Frost: I want to talk about digitalization. The big four u.S. Retail banks investing $40 billion in total $10 billion each next biggest spend only 2.5 billion. 4 x difference from rivals above it does this have similar effect as digitalization has in other consumer facing businesses in that it is a big boone for incumbents but smaller companies are left behind

Moynihan: it is a big boom for everybody, you can provide better service to the customer and take the cost structure down and pass through to the customer the way to think about the work on the consumer side, 26 million mobile customers, 35 million digital customers, about 1.5 billion log ins last quarter this is not something that’s coming this is something that already exists 20 odd% of sales are on digital. All is important to how you run the franchise.

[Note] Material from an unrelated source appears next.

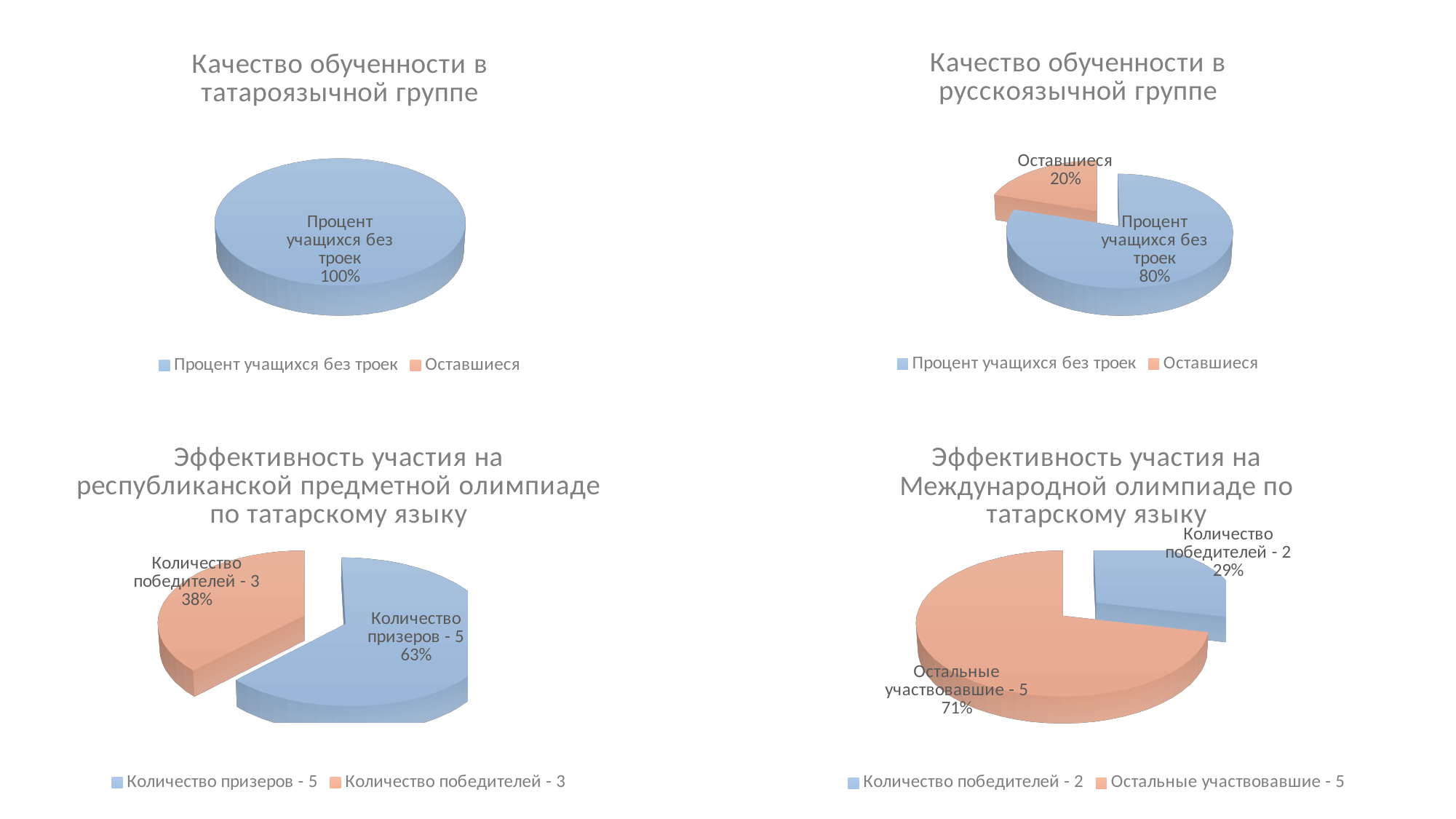
In the chart titled "Качество обученности в русскоязычной группе", what share is shown for "Процент учащихся без троек"? 80% In the chart titled "Эффективность участия на республиканской предметной олимпиаде по татарскому языку", what share is shown for "Количество победителей - 3"? 38% In the chart titled "Качество обученности в русскоязычной группе", what is the difference in percentage points between "Процент учащихся без троек" and "Оставшиеся"? 60 In the chart titled "Качество обученности в татароязычной группе", what share is shown for "Процент учащихся без троек"? 100% How many entries does the legend of the top-left chart list? 2 What kind of chart is the bottom-right chart on the slide? Pie chart In the chart titled "Качество обученности в русскоязычной группе", what share is shown for "Оставшиеся"? 20% In the chart titled "Эффективность участия на республиканской предметной олимпиаде по татарскому языку", which slice is the largest? Количество призеров - 5 In the chart titled "Эффективность участия на Международной олимпиаде по татарскому языку", which slice is the smallest? Количество победителей - 2 In the chart titled "Эффективность участия на Международной олимпиаде по татарскому языку", what share is shown for "Остальные участвовавшие - 5"? 71% In the chart titled "Качество обученности в русскоязычной группе", which slice is larger: "Процент учащихся без троек" or "Оставшиеся"? Процент учащихся без троек In the chart titled "Эффективность участия на республиканской предметной олимпиаде по татарскому языку", what share is shown for "Количество призеров - 5"? 63%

It has given the customer better services on their time, the way they want to do it, 24 by 7, and at the same time reduced operating costs, that changes the operating structure. That mix is good we help small banks, Zell is made available to drive payments volumes are growing 100% a year on that. The goal is to bring that banking system into the digital age and make it more efficient for customers. On the commercial side, it goes on everybody talks about consumer on the commercial side, the same impacts. Mobile cash pro is up and operation very efficiently. You think a treasurer of a company would sit at their desk and interface. They want the mobile interface because that’s how they conduct their daily life. You go on there, tells you you have three payments to approve it is good for all the companies. The fact that the competitive edge we are pushing for large company is not versus small companies, it is for the industry as a whole.

Frost: Brian thank you for joining us. We much appreciate it.